§ Passage to read:
CUFFT_SAFE_CALL(cufftPlan1d(&plan, len, CUFFT_C2C, 100000));

CUFFT_SAFE_CALL(cufftExecC2C(plan, srcDevice, dstD,CUFFT_FORWARD));

as for the Profiler: there is a sticky thread in this forum “CUDA Visual Profiler”

The profiler shows runtime information for every single kernel call (but you should not rely too much on the timestamps as they are buggy in the actual version of CUDA, bug will be fixed with the release of 2.0)

for other independent timings I looked in the bandwidthTest example, they use cuda onboard timers there.

my objective is to do only one FFT.
i made the loop just to test times, because only one 4k FFT takes less than a second …
i suppose then that my code is correct and should give good timings for an individual FFT?

§ Raw records:
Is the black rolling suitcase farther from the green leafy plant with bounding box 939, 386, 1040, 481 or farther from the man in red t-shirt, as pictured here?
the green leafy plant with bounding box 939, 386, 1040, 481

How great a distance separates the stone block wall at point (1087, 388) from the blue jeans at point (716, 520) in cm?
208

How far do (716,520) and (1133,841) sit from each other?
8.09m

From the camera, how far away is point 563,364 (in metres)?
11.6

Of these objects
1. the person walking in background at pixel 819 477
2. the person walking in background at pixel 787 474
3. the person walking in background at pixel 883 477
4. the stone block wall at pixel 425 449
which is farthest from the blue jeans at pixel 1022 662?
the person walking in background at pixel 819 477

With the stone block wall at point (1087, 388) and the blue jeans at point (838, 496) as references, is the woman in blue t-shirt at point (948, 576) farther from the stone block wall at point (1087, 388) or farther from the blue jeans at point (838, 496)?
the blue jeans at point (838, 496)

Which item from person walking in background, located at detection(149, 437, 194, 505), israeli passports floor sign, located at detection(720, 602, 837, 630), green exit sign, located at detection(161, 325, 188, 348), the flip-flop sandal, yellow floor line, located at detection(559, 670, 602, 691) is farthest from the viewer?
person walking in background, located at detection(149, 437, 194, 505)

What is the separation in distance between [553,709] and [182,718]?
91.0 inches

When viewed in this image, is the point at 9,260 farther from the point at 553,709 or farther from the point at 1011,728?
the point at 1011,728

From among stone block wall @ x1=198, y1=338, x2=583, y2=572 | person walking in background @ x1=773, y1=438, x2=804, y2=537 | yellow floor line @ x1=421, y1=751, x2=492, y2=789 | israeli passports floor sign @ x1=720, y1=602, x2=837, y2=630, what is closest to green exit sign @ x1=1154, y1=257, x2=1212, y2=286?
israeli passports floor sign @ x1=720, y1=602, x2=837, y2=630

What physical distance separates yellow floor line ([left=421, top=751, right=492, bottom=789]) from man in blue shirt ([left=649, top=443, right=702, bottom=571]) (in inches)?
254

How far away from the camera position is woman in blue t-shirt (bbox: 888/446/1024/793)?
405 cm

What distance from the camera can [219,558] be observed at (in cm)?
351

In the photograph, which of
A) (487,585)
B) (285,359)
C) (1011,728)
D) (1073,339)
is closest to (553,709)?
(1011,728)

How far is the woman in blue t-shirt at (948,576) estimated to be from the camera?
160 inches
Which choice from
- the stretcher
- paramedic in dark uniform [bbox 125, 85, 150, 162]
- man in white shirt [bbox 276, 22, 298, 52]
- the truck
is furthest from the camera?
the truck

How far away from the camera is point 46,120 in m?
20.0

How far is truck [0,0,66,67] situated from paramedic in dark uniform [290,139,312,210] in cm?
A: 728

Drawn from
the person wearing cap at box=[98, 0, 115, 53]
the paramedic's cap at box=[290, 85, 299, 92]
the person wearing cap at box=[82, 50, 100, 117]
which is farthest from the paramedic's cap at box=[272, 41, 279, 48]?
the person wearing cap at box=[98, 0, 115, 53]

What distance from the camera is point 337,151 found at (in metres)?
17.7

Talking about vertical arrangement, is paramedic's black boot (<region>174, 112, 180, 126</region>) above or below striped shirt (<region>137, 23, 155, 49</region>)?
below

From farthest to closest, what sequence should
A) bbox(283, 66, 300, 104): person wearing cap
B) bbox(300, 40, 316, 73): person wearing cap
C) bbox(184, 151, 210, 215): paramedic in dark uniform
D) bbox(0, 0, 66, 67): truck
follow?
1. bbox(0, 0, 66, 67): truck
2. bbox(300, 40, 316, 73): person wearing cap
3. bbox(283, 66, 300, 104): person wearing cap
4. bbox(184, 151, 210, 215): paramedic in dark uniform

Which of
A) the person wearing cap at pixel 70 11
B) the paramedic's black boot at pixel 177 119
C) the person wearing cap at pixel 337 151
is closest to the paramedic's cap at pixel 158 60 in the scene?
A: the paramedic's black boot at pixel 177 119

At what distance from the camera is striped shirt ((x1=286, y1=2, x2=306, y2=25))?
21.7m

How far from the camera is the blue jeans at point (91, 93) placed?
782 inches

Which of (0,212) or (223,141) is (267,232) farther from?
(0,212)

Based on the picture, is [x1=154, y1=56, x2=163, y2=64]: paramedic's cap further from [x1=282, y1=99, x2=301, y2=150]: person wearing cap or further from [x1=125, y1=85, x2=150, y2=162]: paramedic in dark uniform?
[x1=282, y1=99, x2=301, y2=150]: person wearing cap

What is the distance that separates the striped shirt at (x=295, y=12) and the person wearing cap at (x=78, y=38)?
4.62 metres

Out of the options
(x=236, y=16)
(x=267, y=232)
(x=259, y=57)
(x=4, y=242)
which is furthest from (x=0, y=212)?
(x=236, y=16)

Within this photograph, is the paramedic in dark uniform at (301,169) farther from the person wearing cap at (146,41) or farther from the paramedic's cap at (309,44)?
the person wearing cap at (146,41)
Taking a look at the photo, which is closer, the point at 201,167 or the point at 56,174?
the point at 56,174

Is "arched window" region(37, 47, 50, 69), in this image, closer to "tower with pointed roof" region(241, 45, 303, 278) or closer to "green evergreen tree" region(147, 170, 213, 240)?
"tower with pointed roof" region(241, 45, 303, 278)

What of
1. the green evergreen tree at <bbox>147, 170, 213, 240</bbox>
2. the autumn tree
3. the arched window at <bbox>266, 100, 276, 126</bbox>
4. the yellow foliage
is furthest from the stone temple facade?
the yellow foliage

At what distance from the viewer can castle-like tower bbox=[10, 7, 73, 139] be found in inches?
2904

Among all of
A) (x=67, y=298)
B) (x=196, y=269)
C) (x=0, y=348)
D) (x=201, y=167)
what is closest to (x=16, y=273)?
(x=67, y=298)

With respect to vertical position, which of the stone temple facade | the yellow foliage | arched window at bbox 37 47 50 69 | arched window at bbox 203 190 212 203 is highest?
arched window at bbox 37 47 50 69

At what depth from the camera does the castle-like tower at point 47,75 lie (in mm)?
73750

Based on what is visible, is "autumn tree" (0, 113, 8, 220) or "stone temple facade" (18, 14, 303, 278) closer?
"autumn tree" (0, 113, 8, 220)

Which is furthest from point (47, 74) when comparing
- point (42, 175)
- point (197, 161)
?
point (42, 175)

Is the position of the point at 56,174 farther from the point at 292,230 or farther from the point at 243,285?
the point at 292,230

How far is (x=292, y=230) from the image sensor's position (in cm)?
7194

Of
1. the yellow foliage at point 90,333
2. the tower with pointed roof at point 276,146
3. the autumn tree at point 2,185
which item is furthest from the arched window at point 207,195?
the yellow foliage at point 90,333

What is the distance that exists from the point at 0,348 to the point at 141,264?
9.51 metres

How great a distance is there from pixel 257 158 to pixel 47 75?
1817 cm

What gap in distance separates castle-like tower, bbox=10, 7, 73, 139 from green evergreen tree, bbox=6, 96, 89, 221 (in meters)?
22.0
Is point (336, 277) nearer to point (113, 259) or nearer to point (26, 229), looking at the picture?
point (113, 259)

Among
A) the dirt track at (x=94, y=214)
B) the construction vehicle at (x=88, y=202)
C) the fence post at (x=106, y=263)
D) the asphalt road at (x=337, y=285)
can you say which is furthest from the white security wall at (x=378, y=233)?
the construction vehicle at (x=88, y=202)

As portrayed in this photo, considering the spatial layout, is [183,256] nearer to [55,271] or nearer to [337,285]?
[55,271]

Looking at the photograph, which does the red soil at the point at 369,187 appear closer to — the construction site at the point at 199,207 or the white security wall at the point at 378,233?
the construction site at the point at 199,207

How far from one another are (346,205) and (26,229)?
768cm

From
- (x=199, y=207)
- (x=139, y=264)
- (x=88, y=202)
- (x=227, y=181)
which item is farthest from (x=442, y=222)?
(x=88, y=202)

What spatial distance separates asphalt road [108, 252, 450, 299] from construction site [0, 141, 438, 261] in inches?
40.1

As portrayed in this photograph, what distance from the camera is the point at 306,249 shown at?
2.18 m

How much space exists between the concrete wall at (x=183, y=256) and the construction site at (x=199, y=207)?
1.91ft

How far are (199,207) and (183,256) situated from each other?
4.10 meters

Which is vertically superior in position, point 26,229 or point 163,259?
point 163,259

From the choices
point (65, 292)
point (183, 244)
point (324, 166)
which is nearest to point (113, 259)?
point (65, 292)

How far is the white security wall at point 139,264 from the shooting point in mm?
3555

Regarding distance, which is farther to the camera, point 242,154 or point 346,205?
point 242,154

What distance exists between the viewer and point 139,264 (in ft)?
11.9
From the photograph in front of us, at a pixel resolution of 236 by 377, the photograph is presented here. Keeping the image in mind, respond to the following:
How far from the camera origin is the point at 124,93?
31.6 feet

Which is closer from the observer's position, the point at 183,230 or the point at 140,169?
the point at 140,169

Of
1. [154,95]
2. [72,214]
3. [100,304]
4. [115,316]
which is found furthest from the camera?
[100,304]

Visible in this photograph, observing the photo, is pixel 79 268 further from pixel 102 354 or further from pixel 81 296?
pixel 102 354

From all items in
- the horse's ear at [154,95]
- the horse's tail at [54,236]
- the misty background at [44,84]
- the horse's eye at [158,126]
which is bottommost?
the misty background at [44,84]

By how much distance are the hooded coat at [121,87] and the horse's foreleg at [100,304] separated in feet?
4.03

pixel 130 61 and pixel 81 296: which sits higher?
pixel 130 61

§ Requirements:
- 1) Gather every line of the entries that contains the string "bounding".
- 2) Carry on the CUDA FFT forum excerpt from the point where it stops.
The CUDA FFT forum excerpt has no connection to the entries.

§ Task answers:
- 1)
Is the black rolling suitcase farther from the green leafy plant with bounding box 939, 386, 1040, 481 or farther from the man in red t-shirt, as pictured here?
the green leafy plant with bounding box 939, 386, 1040, 481

- 2)
i wondered if batching would increase speed of one FFT but it gives bad results so i can’t use it …

maybe if i try a bigger FFT it gives better time results?

i’m open to suggestions.

Hello !

I try to run the maximum 1d, 1024pts, fft i can in a program.

Right now the maximum i reach is 95440 1k fft (thanks to your tips) computed in about 1826 ms, which is longer than IPP 1k fft…

When i try to run more than 95440 fft, i receive a “CUFFT_INVALID_VALUE”…
Any idea about that ?